L'étalement urbain s'accélère aussi, selon Statistique Canada. En 2021, 73,7 % des Canadiens vivaient dans un grand centre urbain. En 2016, c'était plutôt 73,2 %. "Les villes situées juste à l'extérieur de ces grands centres" bénéficient aussi de ces déplacements des personnes qui désirent vivre à proximité des quartiers centraux.

(Source: article de Sandrine Vieira, dans Le Devoir  d'aujourd'hui)


mardi 8 février 2022

L'arrêt de mort de l'exportation de gaz naturel albertain par GNL Québec

Après que le Québec ait rejeté le projet de GNL Québec l'été dernier, après des démissions, des licenciements et le retrait d'importants investisseurs, les promoteurs avaient décidé de poursuivre le processus d'évaluation environnementale fédérale. On maintenait encore des lobbyistes actifs tant au Québec qu'à Ottawa.

Hier, le gouvernement fédéral, par une annonce du ministre de l'Environnement, Steven Guilbeault,  a précisé que les "effets environnementaux négatifs importants que le projet est susceptible d'entraîner ne sont pas justifiables dans les circonstances". GNL Québec désirait construire une usine de liquéfaction, un terminal maritime d'exportation à Saguenay et un gazoduc de 480 kilomètres nécessaire pour acheminer le gaz naturel albertain. C'était le plus gros projet industriel privé de notre histoire québécoise, avec la nécessité d'obtenir 14 milliards de dollars pour sa réalisation.

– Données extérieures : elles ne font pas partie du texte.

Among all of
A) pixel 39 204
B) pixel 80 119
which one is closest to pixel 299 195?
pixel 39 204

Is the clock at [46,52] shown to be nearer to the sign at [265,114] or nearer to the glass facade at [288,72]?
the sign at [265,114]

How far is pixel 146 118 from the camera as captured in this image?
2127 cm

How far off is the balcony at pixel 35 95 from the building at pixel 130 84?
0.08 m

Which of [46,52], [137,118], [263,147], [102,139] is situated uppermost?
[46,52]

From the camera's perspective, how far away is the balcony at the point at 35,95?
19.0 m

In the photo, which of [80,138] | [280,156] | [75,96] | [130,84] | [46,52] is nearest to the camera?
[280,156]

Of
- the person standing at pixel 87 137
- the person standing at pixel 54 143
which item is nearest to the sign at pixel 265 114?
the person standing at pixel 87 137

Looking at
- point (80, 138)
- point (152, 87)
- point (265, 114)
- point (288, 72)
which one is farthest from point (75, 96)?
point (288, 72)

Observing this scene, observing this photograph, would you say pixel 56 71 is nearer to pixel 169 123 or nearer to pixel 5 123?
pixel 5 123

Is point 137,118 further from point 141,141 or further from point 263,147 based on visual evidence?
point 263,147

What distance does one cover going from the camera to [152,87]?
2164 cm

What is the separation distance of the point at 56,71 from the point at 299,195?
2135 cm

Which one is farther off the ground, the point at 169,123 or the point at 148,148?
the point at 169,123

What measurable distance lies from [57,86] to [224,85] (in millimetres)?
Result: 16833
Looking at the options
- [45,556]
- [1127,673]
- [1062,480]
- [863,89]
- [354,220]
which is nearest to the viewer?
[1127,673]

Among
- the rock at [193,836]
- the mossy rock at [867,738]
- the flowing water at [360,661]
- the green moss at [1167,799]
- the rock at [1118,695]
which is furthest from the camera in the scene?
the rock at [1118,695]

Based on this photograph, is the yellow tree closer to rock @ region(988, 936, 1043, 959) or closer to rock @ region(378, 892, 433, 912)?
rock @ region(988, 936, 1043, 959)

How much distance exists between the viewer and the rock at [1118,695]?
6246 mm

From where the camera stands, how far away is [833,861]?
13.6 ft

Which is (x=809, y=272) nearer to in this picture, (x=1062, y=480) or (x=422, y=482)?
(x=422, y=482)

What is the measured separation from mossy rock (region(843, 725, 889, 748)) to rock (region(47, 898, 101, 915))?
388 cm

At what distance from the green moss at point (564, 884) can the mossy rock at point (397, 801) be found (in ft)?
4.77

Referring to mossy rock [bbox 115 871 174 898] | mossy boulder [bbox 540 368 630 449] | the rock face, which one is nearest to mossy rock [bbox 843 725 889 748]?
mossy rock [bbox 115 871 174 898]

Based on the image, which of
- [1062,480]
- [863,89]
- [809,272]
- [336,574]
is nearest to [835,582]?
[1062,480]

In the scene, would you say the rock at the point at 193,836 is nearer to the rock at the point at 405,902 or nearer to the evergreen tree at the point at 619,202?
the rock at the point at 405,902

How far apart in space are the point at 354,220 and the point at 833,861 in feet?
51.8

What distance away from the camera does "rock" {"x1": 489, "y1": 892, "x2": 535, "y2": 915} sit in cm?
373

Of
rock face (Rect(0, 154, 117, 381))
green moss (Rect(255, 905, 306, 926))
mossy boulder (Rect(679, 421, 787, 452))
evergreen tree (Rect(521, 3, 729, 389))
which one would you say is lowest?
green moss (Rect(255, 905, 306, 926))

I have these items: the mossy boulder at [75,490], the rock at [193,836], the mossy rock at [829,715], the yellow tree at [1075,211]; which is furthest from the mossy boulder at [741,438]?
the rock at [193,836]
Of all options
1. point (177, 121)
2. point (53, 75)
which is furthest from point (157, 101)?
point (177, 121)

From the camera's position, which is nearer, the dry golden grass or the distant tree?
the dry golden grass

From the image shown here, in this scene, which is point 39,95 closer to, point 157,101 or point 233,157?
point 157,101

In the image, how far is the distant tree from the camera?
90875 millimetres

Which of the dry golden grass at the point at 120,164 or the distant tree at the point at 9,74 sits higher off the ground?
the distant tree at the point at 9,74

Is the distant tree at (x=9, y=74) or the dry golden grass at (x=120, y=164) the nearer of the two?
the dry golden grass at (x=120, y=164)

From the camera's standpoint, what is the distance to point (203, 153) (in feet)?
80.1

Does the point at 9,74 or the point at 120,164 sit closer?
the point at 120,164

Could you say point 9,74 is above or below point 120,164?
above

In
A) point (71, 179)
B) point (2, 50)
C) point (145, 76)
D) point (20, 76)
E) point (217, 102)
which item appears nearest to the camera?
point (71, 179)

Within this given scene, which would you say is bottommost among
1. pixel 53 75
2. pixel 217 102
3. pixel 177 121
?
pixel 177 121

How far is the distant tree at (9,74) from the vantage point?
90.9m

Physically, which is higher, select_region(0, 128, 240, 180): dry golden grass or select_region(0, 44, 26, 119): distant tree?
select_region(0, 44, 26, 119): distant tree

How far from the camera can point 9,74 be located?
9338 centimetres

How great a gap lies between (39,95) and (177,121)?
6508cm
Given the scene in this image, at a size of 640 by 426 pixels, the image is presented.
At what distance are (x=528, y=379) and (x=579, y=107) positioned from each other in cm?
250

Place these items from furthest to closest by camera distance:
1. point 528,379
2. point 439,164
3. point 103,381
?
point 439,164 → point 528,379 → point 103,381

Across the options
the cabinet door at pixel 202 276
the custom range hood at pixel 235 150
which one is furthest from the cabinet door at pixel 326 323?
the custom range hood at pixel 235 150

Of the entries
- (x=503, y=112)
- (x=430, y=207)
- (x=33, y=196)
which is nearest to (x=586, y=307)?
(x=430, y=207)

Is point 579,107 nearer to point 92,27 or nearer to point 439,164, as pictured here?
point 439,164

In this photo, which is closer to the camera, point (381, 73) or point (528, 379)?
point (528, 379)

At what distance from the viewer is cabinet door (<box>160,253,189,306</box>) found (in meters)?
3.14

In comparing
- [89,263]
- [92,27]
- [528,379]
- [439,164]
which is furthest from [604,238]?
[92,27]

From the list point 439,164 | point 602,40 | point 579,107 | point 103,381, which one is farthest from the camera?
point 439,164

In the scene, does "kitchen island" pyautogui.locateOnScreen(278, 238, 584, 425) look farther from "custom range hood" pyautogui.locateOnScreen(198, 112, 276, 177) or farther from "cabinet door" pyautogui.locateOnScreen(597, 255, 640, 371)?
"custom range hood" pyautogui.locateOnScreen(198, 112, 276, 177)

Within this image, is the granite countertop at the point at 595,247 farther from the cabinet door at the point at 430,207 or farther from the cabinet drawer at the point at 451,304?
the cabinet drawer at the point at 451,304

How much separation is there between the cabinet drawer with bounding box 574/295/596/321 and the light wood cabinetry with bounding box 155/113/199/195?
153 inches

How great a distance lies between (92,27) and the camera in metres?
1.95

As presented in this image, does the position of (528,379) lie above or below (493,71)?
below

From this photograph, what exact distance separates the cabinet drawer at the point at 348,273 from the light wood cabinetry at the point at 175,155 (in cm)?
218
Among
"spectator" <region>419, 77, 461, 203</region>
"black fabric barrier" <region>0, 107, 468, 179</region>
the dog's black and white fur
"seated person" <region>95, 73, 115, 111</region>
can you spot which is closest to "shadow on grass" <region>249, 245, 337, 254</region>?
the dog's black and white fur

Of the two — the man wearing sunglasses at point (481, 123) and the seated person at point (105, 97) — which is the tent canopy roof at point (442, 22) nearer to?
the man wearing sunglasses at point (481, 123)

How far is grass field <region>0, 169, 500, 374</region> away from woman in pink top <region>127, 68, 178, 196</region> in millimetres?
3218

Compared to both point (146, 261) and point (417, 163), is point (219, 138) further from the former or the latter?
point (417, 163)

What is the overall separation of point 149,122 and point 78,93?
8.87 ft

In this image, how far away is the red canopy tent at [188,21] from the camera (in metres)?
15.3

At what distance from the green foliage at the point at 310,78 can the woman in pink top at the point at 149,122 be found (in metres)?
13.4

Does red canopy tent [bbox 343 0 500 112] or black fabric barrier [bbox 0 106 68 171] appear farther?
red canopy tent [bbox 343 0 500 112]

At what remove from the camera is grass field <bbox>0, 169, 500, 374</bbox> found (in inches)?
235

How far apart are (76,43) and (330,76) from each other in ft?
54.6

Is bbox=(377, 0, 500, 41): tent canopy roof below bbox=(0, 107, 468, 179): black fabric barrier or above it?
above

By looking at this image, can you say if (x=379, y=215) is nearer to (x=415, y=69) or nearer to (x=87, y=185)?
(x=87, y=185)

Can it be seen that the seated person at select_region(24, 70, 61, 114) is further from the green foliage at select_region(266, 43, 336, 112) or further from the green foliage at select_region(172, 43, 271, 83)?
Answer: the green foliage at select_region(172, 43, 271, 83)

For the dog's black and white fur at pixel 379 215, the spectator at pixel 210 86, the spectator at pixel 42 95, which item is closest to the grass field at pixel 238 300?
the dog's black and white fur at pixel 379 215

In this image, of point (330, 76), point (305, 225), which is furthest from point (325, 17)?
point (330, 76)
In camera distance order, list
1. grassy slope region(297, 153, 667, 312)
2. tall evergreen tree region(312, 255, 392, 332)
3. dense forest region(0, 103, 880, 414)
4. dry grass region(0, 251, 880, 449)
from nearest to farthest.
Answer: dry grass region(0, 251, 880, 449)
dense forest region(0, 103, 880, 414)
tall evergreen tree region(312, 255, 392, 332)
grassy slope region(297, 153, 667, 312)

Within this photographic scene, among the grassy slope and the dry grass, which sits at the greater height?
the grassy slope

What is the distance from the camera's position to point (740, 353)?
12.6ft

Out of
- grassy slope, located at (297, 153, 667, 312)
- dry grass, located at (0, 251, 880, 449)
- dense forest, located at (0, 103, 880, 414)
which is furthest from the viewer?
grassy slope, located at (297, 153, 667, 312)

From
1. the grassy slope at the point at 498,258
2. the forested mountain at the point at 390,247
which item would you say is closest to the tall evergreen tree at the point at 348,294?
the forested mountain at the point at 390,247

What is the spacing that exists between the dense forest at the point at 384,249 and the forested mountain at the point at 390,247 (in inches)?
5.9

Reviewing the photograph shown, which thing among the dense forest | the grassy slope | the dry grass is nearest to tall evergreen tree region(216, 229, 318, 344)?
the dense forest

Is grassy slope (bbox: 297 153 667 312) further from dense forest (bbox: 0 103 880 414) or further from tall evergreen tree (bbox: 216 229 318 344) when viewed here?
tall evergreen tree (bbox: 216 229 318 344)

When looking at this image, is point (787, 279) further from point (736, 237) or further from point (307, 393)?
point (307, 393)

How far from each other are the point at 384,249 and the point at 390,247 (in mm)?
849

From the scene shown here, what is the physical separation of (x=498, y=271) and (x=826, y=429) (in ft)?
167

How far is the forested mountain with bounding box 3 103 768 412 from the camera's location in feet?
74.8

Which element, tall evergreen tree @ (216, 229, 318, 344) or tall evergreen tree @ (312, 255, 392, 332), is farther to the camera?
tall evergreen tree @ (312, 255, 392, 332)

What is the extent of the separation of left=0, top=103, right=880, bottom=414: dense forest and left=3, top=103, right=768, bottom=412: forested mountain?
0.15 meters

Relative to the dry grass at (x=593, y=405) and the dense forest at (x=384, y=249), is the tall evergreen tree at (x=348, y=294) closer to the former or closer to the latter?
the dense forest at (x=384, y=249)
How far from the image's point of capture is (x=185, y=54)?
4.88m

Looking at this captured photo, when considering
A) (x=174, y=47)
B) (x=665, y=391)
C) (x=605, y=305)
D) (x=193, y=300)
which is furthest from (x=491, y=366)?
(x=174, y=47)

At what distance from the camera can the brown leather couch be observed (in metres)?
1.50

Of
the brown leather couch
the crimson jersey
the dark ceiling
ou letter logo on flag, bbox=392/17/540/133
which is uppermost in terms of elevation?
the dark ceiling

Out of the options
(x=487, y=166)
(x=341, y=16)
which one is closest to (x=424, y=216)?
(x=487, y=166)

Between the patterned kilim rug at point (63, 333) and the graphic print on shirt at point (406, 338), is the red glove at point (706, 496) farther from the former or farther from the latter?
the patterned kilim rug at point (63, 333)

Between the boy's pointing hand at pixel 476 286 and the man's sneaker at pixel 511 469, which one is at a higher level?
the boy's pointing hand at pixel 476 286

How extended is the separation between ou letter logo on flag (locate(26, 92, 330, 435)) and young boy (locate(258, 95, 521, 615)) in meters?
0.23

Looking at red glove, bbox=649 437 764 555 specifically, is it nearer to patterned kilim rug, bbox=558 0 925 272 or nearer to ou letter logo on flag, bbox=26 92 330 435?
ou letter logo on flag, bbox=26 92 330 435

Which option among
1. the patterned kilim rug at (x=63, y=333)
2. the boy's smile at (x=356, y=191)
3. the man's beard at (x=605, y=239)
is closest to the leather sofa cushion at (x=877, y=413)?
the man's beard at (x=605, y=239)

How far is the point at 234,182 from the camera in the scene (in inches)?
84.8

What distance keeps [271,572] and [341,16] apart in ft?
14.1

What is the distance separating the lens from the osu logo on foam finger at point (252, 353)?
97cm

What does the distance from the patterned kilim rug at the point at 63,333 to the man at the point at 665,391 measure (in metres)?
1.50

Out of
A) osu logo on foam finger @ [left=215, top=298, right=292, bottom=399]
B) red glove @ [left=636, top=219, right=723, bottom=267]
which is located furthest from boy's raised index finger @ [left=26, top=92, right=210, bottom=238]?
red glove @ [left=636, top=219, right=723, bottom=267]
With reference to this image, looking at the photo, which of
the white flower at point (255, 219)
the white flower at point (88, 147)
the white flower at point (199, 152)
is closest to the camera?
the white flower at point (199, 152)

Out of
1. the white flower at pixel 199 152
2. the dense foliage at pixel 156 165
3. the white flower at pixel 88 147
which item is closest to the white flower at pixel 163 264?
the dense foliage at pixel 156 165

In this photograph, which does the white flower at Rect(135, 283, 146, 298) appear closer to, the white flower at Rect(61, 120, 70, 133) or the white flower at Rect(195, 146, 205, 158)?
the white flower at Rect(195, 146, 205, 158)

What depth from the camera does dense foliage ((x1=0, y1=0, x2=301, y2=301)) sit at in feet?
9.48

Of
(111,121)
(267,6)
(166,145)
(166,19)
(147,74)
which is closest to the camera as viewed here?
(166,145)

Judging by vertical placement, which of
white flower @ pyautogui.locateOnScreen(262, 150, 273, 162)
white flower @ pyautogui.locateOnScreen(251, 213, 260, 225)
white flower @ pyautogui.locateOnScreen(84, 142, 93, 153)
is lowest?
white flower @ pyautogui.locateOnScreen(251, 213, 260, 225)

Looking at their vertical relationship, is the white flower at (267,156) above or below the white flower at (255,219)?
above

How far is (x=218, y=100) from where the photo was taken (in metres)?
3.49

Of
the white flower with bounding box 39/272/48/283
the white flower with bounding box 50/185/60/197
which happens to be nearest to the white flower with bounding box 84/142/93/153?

Selon le rapport publié hier, l'Agence d'évaluation d'impact du Canada (AEIC) écrit que ce projet nuirait aux efforts climatiques du Canada, à l'atteinte de la "carboneutralité" d'ici 2050. C'est un rejet des affirmations du promoteur selon lesquelles le projet serait bénéfique pour la lutte contre la crise climatique. Aucun scénario n'était crédible pour l'Agence. De plus, l'AEIC écarte l'argument que le gaz naturel serait un partenaire de la "transition énergétique".

Afin de respecter les objectifs de l'Accord de Paris sur le climat de décembre 2015, les pays doivent "renoncer" à autoriser le développement de "nouveaux sites pétroliers et gaziers".

Laisser circuler 320 méthaniers sur le Saguenay chaque année aurait pu porter des risques majeurs pour des mammifères marins en péril, dont le béluga du Saint-Laurent. 

Toutefois, d'autres projets, comme le projet LNG Canada, sont toujours soutenus par le gouvernement fédéral. En Colombie-Britannique, le plus important projet du genre au Canada, est en cours de construction. Il est alimenté en gaz par le gazoduc Coastal Gaslink, encore controversé.

Dans l'est du pays, le projet Goldboro LNG est envisagé en Nouvelle-Écosse. Il faudra d'abord construire un nouveau gazoduc qui traverserait le territoire de plusieurs municipalités du sud du Québec. Les élus de Saint-Robert ont déjà annoncé qu'il n'appuyait pas la construction de ce gazoduc.